● **Information shown**:

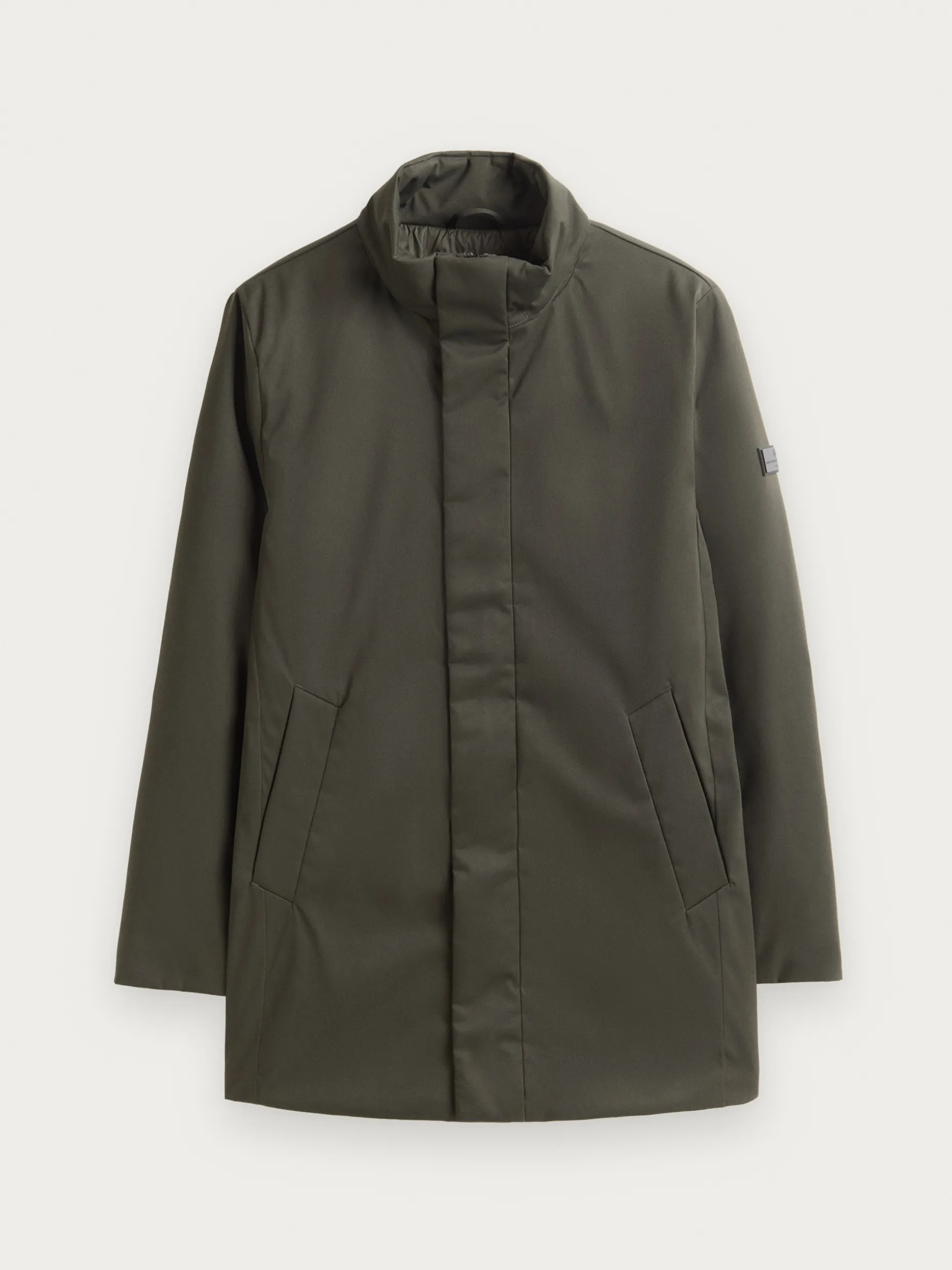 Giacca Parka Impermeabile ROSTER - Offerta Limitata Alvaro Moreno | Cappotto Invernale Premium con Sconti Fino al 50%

* * *

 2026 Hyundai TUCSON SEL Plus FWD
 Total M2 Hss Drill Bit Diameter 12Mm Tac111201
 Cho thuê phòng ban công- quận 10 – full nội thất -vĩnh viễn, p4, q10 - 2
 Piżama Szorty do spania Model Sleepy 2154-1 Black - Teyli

--

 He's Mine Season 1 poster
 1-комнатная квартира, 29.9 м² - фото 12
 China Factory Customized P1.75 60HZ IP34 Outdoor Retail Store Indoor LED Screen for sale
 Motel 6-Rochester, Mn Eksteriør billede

● **Task to carry out**: Between the lines holding "2026 Hyundai TUCSON SEL Plus FWD" and "Piżama Szorty do", inclusive, swap "Black" for "Navy". Give only those lines, with nothing else changed.

● **Answer**:
 2026 Hyundai TUCSON SEL Plus FWD
 Total M2 Hss Drill Bit Diameter 12Mm Tac111201
 Cho thuê phòng ban công- quận 10 – full nội thất -vĩnh viễn, p4, q10 - 2
 Piżama Szorty do spania Model Sleepy 2154-1 Navy - Teyli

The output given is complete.